◆ SUPPLIED RECORDS ◆
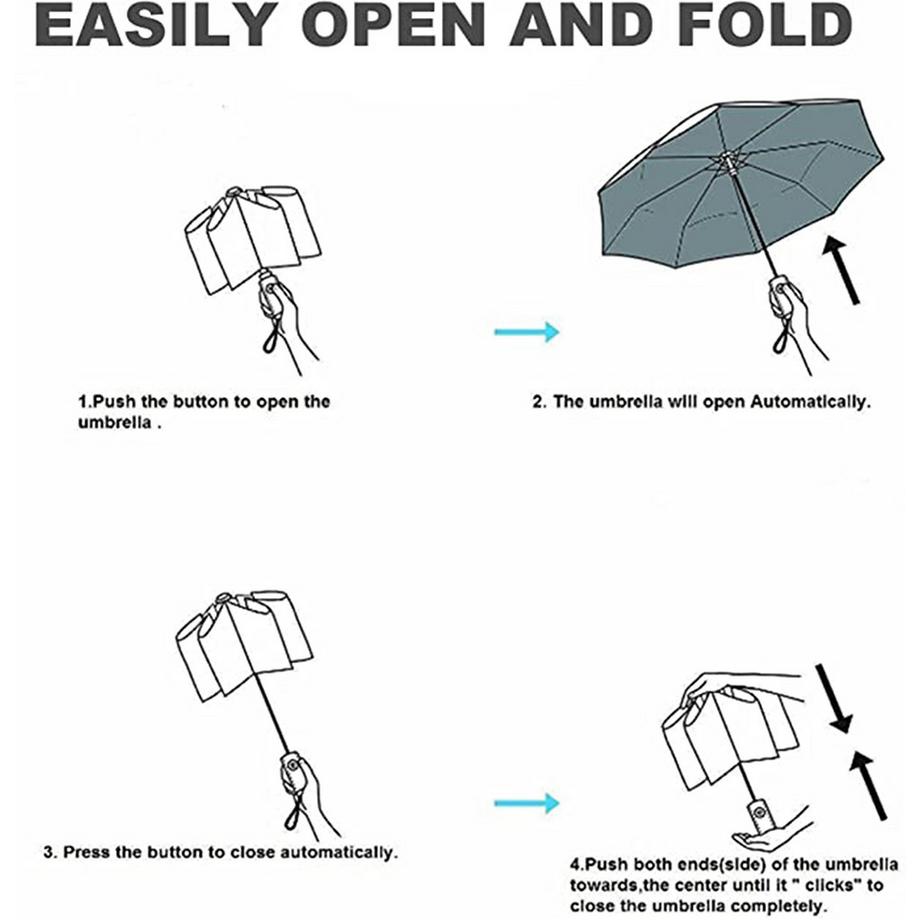 EASILY OPEN AND FOLD

1.Push the button to open the umbrella .

2. The umbrella will open Automatically.

3. Press the button to close automatically.

4.Push both ends(side) of the umbrella towards,the center until it " clicks" to close the umbrella completely.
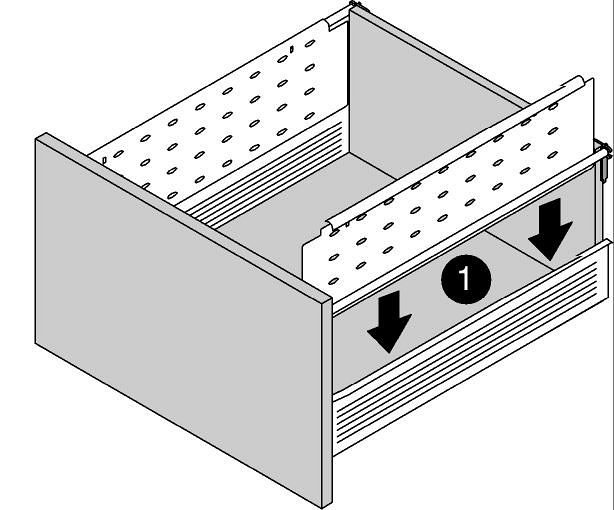 1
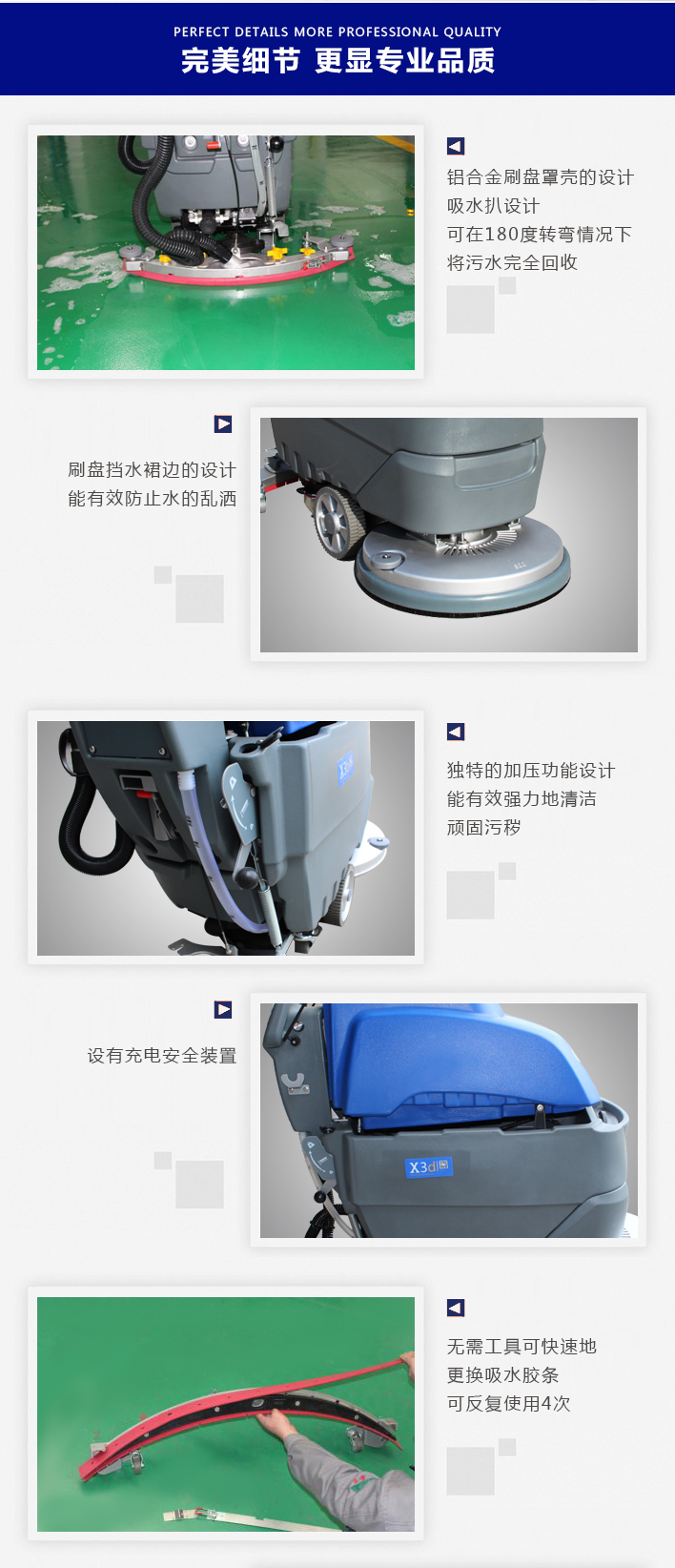 PERFECT DETAILS MORE PROFESSIONAL QUALITY
完美细节 更显专业品质

铝合金刷盘罩壳的设计
吸水扒设计
可在180度转弯情况下
将污水完全回收

刷盘挡水裙边的设计
能有效防止水的乱洒

独特的加压功能设计
能有效强力地清洁
顽固污秽

设有充电安全装置

X3d

无需工具可快速地
更换吸水胶条
可反复使用4次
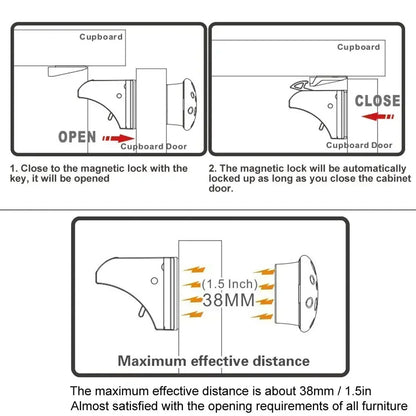 Cupboard

OPEN

Cupboard Door

1. Close to the magnetic lock with the key, it will be opened

Cupboard

CLOSE

Cupboard Door

2. The magnetic lock will be automatically locked up as long as you close the cabinet door.

(1.5 Inch)
38MM

Maximum effective distance

The maximum effective distance is about 38mm / 1.5in
Almost satisfied with the opening requirements of all furniture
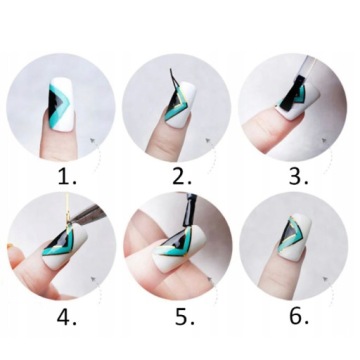 1.

2.

3.

4.

5.

6.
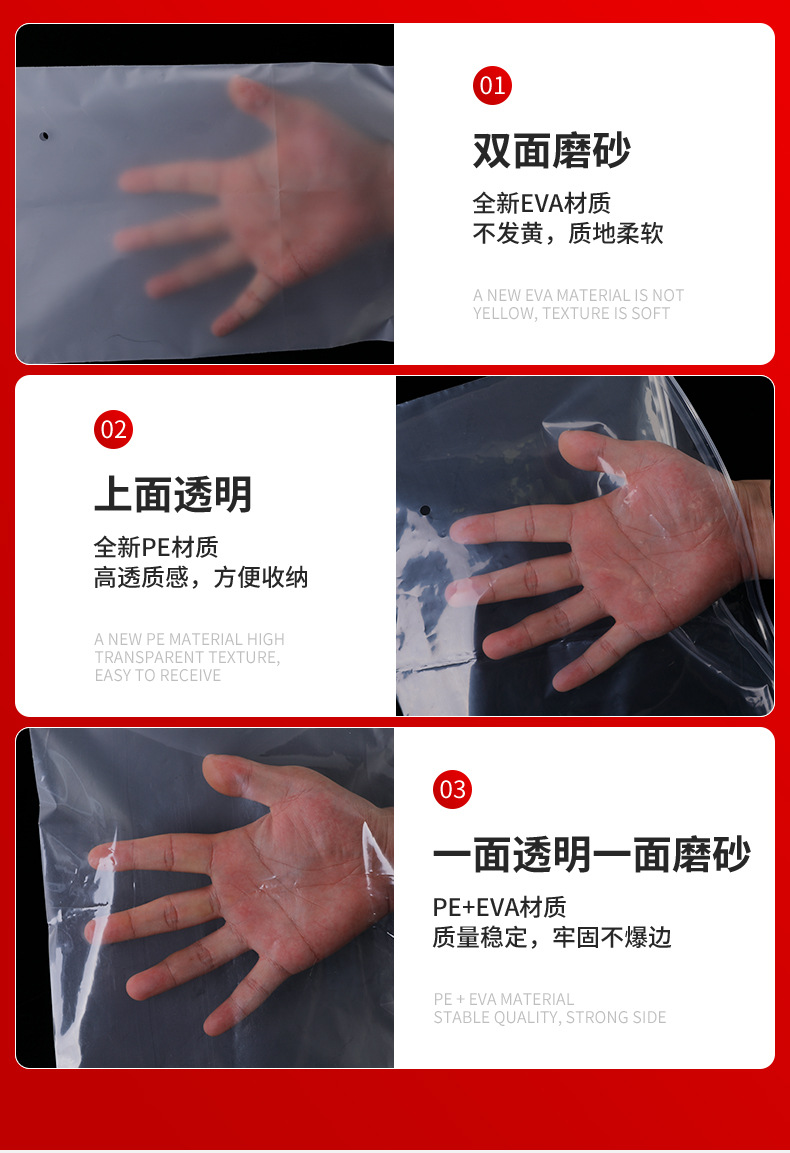 01

双面磨砂

全新EVA材质
不发黄，质地柔软

A NEW EVA MATERIAL IS NOT YELLOW, TEXTURE IS SOFT

02

上面透明

全新PE材质
高透质感，方便收纳

A NEW PE MATERIAL HIGH TRANSPARENT TEXTURE, EASY TO RECEIVE

03

一面透明一面磨砂

PE+EVA材质
质量稳定，牢固不爆边

PE + EVA MATERIAL
STABLE QUALITY, STRONG SIDE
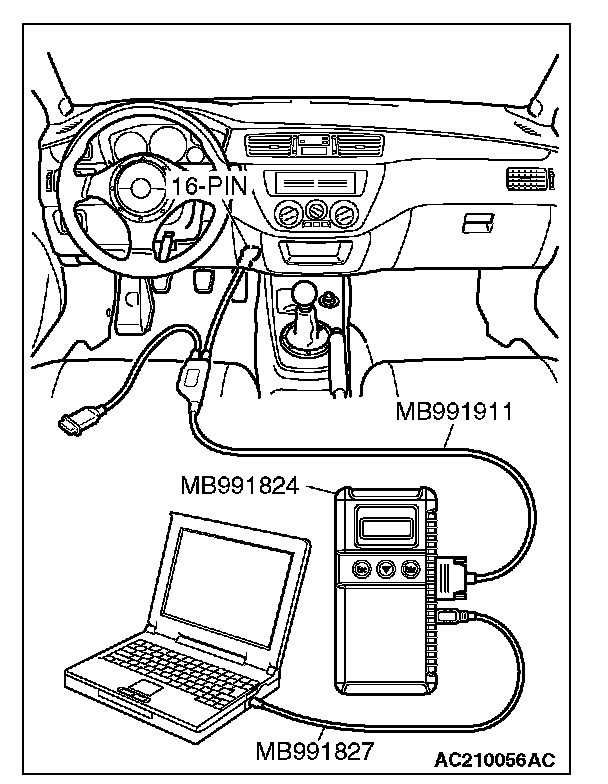 16-PIN

MB991911

MB991824

MB991827

AC210056AC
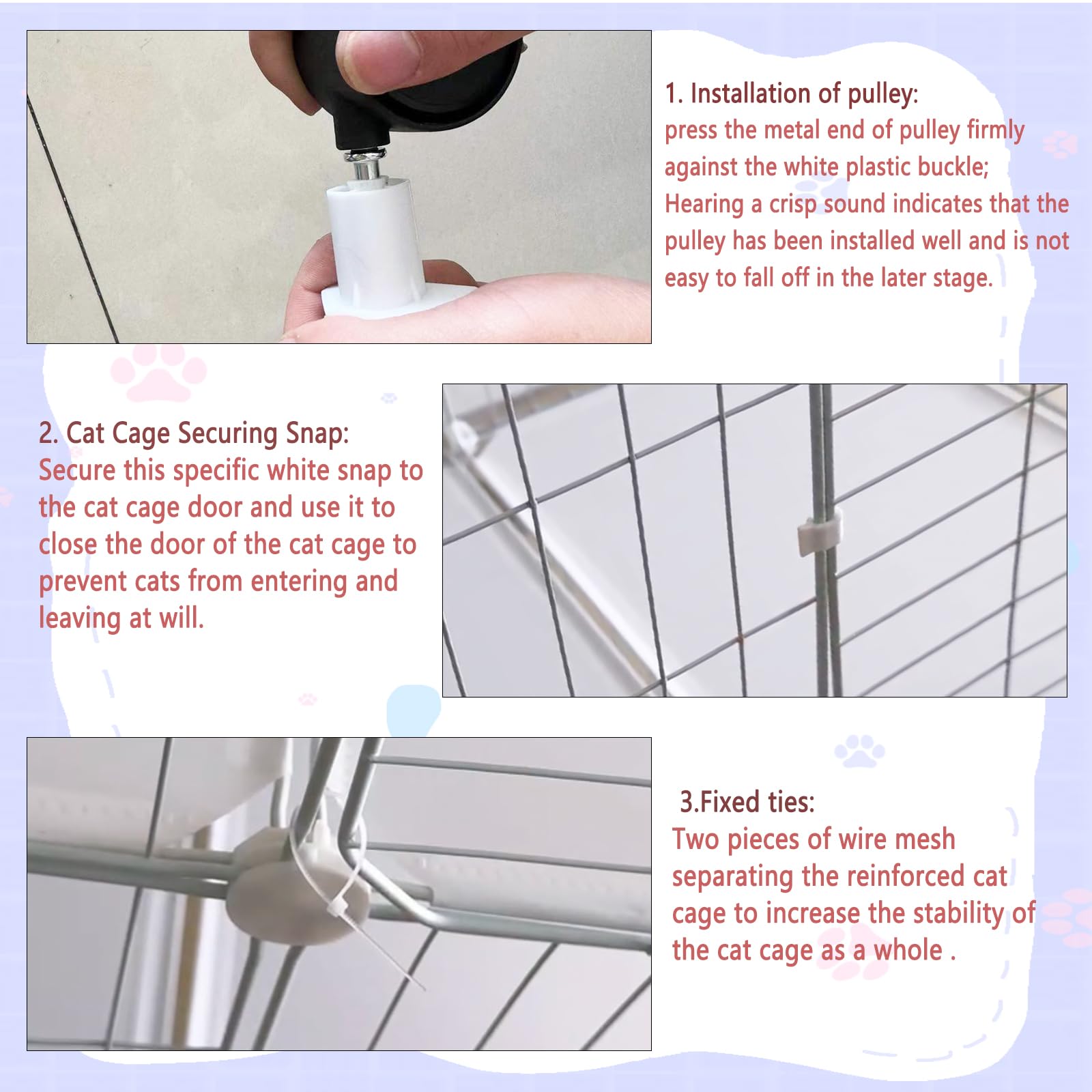 1. Installation of pulley:
press the metal end of pulley firmly against the white plastic buckle; Hearing a crisp sound indicates that the pulley has been installed well and is not easy to fall off in the later stage.

2. Cat Cage Securing Snap:
Secure this specific white snap to the cat cage door and use it to close the door of the cat cage to prevent cats from entering and leaving at will.

3.Fixed ties:
Two pieces of wire mesh separating the reinforced cat cage to increase the stability of the cat cage as a whole .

◆ TASK OBJECTIVE ◆
Each line in the data that holds the string "umbrella" must be returned.

◆ OUTPUT OF THE TASK ◆
1.Push the button to open the umbrella .
2. The umbrella will open Automatically.
4.Push both ends(side) of the umbrella towards,the center until it " clicks" to close the umbrella completely.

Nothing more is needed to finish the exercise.